18. Juni 2013

Browser-Add-On Ghostery verkauft Nutzerdaten weiter

Wenn etwas nichts kostet, dann bist du nicht Kunde, sondern selbst das Produkt.

Das lässt sich auch für das frei verfügbare Browserzusatzprogramm "Ghostery" sagen. Es erkennt, wenn ein versteckter Dienst private Daten des Nutzers an Websiten übermittelt werden. Das ist häufig bei Werbebannern der Fall. Mit der Software lassen sich solche Skripte auch blockieren. Wenn die entsprechende Funktion aktiviert ist, werden die Daten dazu an die Entwicklerfirma Evidon geschickt.
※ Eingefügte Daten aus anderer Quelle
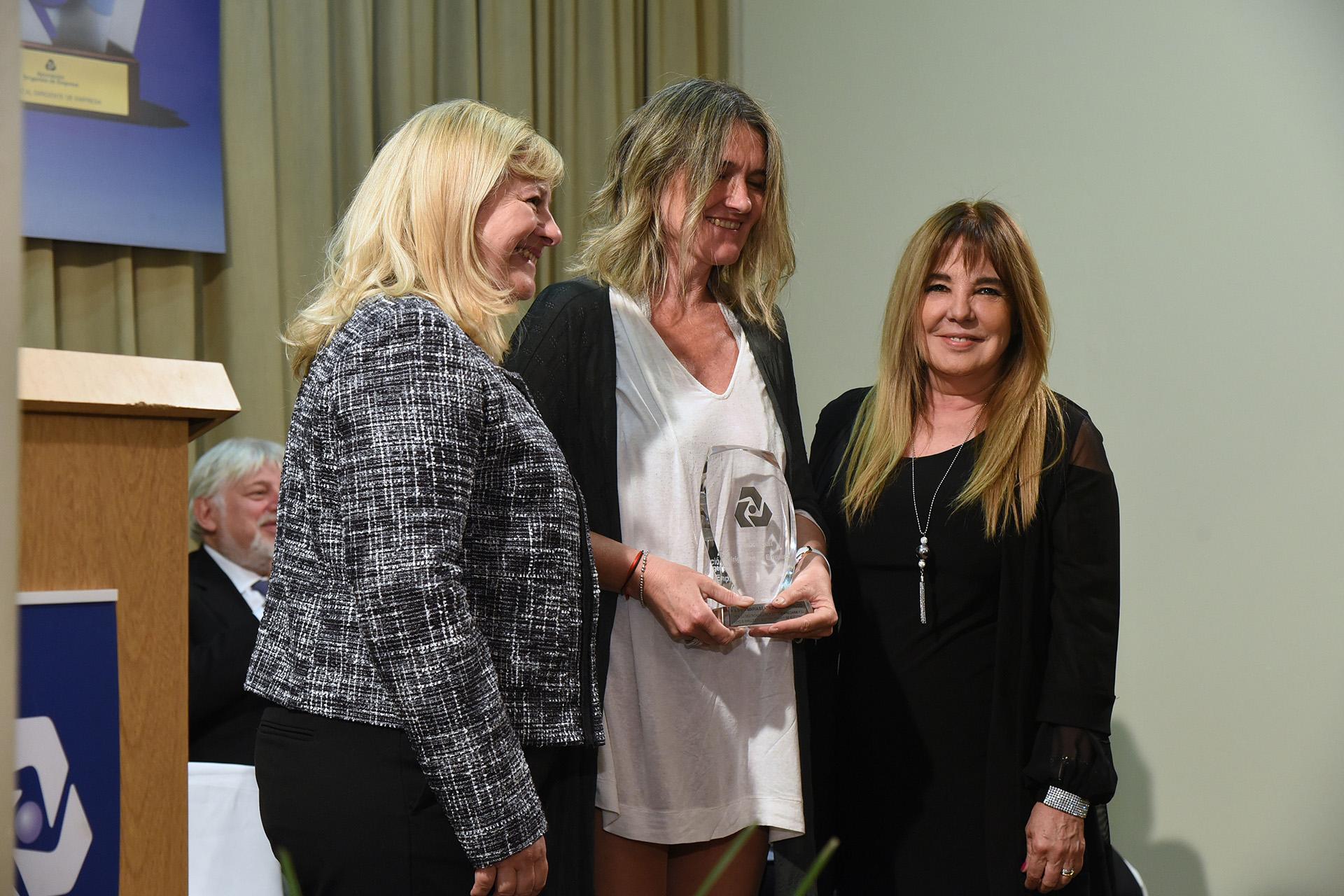 Reconocimiento especial para María Beatriz (Pilu) Giraudo, por su destacada labor como empresaria, y su apoyo e impulso al sector agrario de nuestro país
Das Magazin "Technology Review" berichtet, diese Informationen gingen schnurstracks weiter an Werbevermarkter.

Die könnten dann mit den gekauften Daten von acht Millionen Ghostery-Nutzern ermitteln, welche Codes auf einer Website aktiv sind. Das wüssten Website-Betreiber oft nicht, weil die Codes von externen Werbebannern kämen. Laut dem Magazin erkennt Evidon keinen Interessenskonflikt, sondern einen Gewinn an Transparenz und Kontrolle. Elf Millionen Nutzer haben bei Ghostery angeklickt, dass sie ihre Daten nicht mit dem Unternehmen teilen wollen.

Quelle: DRadio Wissen Lizenz: Creative Commons Licence: Namensnennung, keine kommerzielle Nutzung, keine Bearbeitung (BY-NC-CD)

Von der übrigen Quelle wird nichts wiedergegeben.